Frage an Irmingard Schewe-Gerigk von Sabine S. bezüglich Frauen
Sehr geehrte Frau Schewe-Gerigk,
ist die Frauenquote der Grünen heute noch zeitgemäß? Werden damit nicht Männer benachteiligt?
Sehr geehrte Frau Süssmuth,
gerne beantworte ich Ihre Fragen bezüglich unserer Quotierungsregelung: Sie ist unserer Meinung nach solange zeitgemäß, bis die Macht tatsächlich gerecht zwischen den Geschlechtern verteilt ist. Denn nach wie vor besteht hier zwischen Männern und Frauen eine deutliche Kluft. Auch heute noch finden Sie an den Schaltstellen der Macht in Deutschland kaum Frauen. Einige Beispiele: Nicht einmal 10 Prozent der Spitzenpositionen der deutschen Wirtschaft sind durch Frauen besetzt. Gerade 14 Prozent aller Professorinnen und Professoren in Deutschland sind weiblich. Der Bundestag besteht zu gerade 32 Prozent aus Frauen, diese repräsentieren mehr als die Hälfte der Bevölkerung. Diese Situation ist aus einer Rollenverteilung entstanden, an die wir uns vor allem in den letzten beiden Jahrhunderten gewöhnt haben, die aber absolut nicht selbstverständlich ist. Diese Rollen aufzubrechen, ist ein langwieriger gesellschaftlicher Prozess. Viele Frauen müssen erst lernen, sich freiwillig in die erste Reihe zu begeben.
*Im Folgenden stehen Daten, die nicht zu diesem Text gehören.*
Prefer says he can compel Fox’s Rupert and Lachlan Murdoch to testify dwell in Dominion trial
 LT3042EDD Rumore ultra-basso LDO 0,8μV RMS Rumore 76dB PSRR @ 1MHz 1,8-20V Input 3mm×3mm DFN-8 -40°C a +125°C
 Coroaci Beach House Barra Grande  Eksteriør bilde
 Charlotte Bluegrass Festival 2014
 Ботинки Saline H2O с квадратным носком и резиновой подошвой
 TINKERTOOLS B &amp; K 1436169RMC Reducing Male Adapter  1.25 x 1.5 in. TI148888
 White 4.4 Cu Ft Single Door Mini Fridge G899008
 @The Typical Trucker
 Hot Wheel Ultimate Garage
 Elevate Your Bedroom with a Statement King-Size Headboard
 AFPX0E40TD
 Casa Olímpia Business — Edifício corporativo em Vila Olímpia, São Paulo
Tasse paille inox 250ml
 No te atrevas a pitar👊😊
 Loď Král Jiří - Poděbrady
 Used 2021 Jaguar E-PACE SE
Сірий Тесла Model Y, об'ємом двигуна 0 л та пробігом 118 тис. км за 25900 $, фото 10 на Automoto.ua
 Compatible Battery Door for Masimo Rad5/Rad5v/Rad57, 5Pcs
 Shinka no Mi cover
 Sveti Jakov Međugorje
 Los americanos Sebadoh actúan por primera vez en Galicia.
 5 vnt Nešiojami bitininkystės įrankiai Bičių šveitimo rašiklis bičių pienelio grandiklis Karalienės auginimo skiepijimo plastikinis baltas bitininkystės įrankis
Die Quote haben wir heute in vielen Bereichen, beispielsweise bei der Stellenbesetzung im öffentlichen Dienst. Dort liegt ihr stets das - von ihren Kritikern meist unterschlagene - Prinzip "unter der Voraussetzung gleicher Qualifikation" zugrunde. Nur unter dieser Bedingung dürfen Frauen bevorzugt werden. Studien beweisen, dass Frauen meist sogar besser sein müssen als ihr Konkurrent, um als gleich qualifiziert wahr genommen zu werden.. Bei der Besetzung politischer Ämter ist die Frage der Qualifikation natürlich schwerer messbar als im Berufsleben. Die Quote ist hier aber dennoch besonders wichtig. Wir wollen, dass Männer und Frauen in unserer Partei gleichermaßen repräsentiert sind, damit ihre unterschiedlichen Bedürfnisse und Wünsche gleichmäßig in unsere Politik eingehen. Und: gerade im Bereich der Politk sind die klassischen Geschlechterrollen stark ausgeprägt. Männer zeigen ein sehr aktives, Frauen ein eher zurückhaltendes Verhalten, wenn es um die Vergabe politischer Posten geht. Das wollen wir mit der Quote ändern und wie Sie selbst erkennen, zeigt dieses Instrument auch bereits Erfolge. Mehr als die Hälfte des Vorstands und der Abgeordneten im Bundestag sind Frauen. Ich bin mir sicher, damit werden Männer nicht benachteiligt. Was wir erreichen wollen, ist ja nicht eine Gesellschaft, in der Frauen mehr zu sagen haben. Sondern wir wollen eine gerechte Verteilung von Macht und Geld zwischen den Geschlechtern. Das kreative Zusammenspiel von Männern und Frauen an den Spitzen der Macht ist auch für die Männer von Vorteil - zumindest besagen moderne Managementansätze, dass gemischt-geschlechtliche Gremien die besten "Outputs" hervorbringen. Und wenn aufgund der Quote bei den Grünen ein Mann mal zurückstecken muss - in unserer Gesellschaft lebt eine viel größere Menge intelligenter und qualifizierter Frauen, die in irgendeinem Bereich aufgrund eines vermeintlich besseren männlichen Kollegen schon einmal zurückstecken mussten.